The Collapse of Distance: My Body as the Laboratory’s Only Geography

There is something deeply embarrassing about discovering that obsession does not appear during important moments.

It appears during useless ones.

Not when I think about him.

When I do not want to think about him.

This morning, for example.

I woke a few seconds before the alarm.

I was not dreaming about anything related.

I do not even remember the dream.

The only thing I remember is opening my eyes and thinking, for a fraction of a second, that I needed to check something.

I did not know what.

Only that I needed to check it.

And before I had even sat up, it was already there.

The idea.

The presence.

The question.

Not an image.

Not a memory.

Something worse.

The feeling that part of me had been awake much longer.

Waiting.

Later, while brushing my teeth, it happened again.

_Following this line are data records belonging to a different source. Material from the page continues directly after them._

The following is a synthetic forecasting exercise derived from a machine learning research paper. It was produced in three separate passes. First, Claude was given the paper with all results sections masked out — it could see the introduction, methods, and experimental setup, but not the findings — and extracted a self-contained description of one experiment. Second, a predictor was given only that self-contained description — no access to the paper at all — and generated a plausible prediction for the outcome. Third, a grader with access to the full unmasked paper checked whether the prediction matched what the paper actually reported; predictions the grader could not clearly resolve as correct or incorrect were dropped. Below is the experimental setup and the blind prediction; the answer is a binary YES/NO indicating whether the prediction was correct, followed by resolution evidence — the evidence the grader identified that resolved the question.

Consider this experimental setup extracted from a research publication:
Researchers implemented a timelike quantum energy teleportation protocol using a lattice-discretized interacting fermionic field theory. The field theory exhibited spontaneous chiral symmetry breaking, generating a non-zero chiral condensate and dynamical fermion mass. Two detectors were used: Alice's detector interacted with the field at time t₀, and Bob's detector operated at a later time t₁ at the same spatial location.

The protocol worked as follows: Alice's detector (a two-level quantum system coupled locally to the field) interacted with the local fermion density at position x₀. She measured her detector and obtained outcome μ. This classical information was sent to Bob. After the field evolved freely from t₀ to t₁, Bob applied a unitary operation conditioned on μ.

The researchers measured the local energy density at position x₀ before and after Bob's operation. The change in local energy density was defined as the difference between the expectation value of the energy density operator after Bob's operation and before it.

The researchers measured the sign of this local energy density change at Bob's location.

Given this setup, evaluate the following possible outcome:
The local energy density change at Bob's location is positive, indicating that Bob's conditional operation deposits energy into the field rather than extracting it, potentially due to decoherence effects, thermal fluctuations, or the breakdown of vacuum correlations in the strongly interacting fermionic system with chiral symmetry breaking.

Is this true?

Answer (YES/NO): NO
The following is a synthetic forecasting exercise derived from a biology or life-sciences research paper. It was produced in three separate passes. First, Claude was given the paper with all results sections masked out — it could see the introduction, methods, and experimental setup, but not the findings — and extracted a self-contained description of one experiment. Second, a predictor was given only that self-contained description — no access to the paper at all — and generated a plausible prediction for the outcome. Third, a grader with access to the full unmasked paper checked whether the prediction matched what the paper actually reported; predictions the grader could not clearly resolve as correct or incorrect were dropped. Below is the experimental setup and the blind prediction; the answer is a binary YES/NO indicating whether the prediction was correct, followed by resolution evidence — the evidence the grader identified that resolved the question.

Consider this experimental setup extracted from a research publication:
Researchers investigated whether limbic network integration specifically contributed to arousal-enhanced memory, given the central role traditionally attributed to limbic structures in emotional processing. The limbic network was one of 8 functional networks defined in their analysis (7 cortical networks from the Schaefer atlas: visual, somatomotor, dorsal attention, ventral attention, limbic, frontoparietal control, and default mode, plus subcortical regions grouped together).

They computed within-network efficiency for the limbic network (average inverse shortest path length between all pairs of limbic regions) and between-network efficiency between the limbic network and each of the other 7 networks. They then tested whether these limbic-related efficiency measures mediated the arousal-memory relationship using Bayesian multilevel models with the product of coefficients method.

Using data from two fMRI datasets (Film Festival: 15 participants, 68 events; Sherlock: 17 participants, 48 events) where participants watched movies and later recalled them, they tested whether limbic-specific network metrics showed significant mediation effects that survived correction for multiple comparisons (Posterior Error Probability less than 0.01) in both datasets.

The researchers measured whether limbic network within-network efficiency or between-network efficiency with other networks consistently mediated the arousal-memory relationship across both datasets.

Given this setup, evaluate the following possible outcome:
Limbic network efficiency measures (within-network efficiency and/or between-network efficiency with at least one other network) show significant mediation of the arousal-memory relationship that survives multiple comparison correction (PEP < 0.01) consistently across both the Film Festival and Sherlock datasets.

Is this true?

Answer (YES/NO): YES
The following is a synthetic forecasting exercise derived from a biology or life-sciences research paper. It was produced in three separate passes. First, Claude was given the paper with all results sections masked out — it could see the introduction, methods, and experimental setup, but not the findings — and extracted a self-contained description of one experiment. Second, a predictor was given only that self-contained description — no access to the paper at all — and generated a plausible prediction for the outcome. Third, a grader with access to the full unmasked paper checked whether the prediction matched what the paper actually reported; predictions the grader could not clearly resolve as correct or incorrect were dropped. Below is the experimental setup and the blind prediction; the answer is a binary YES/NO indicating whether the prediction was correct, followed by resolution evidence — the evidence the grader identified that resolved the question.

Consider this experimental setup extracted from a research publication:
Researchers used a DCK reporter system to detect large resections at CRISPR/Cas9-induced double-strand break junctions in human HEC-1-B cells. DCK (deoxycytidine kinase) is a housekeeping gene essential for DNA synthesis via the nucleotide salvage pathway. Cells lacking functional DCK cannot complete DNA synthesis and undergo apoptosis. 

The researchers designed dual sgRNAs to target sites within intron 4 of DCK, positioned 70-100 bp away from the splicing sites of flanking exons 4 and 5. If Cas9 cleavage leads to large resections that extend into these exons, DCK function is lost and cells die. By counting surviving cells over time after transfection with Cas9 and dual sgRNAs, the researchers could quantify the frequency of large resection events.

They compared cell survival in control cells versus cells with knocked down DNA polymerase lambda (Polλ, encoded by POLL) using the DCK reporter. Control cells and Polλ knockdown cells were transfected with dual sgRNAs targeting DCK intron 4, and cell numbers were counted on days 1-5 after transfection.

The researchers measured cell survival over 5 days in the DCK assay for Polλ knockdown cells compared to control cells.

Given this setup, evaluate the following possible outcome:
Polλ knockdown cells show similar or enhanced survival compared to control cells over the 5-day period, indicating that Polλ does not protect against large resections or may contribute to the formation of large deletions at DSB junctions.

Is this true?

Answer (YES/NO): NO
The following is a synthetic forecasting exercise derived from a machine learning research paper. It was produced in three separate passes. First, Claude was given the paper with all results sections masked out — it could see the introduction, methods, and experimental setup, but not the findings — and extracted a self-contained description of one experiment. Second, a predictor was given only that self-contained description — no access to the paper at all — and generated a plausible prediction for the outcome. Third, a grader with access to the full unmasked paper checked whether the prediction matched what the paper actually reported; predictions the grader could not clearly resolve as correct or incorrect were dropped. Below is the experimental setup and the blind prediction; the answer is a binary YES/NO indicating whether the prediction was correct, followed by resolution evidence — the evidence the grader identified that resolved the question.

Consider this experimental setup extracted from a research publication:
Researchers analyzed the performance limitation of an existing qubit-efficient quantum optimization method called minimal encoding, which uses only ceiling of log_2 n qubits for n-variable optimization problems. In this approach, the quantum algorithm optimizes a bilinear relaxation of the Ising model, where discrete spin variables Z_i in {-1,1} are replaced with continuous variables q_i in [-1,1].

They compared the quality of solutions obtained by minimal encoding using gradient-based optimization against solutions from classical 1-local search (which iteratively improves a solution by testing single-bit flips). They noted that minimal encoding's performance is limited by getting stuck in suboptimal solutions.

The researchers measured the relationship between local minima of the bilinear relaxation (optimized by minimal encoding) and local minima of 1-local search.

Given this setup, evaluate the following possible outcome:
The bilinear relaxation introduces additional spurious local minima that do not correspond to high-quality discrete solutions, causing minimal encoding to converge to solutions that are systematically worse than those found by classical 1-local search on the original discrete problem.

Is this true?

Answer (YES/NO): NO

I watched the foam gathering in the sink.

A completely useless observation.

And suddenly I caught myself wondering what he would think about my ridiculous habit of letting the water run too long.

It makes no sense.

He was not there.

He has never seen that sink.

And yet he appeared.

The way he always does.

Not as a person.

As a standard.

As a method of measuring things.

Sometimes I think that is what embarrasses me most.

Not that he occupies my thoughts.

But that he has begun to occupy the tools I use to think.

A few days ago I saw a stranger waiting for a bus.

She was carrying a yellow shopping bag.

That was all.

Nothing remarkable happened.

And yet I kept watching her because she seemed to be waiting with a strange kind of patience.

A motionless patience.

And while watching her I thought about him.

Not because they resembled one another.

Not because there was any connection.

My mind simply decided there was.

As if it no longer required reasons.

As if the obsession had learned to feed itself.

The more I think about it the less I understand it.

The less I understand it the more space it occupies.

The more space it occupies the harder it becomes to move away from it.

And the harder it becomes to move away from it the more embarrassed I feel.

Entire afternoons are built from details like these.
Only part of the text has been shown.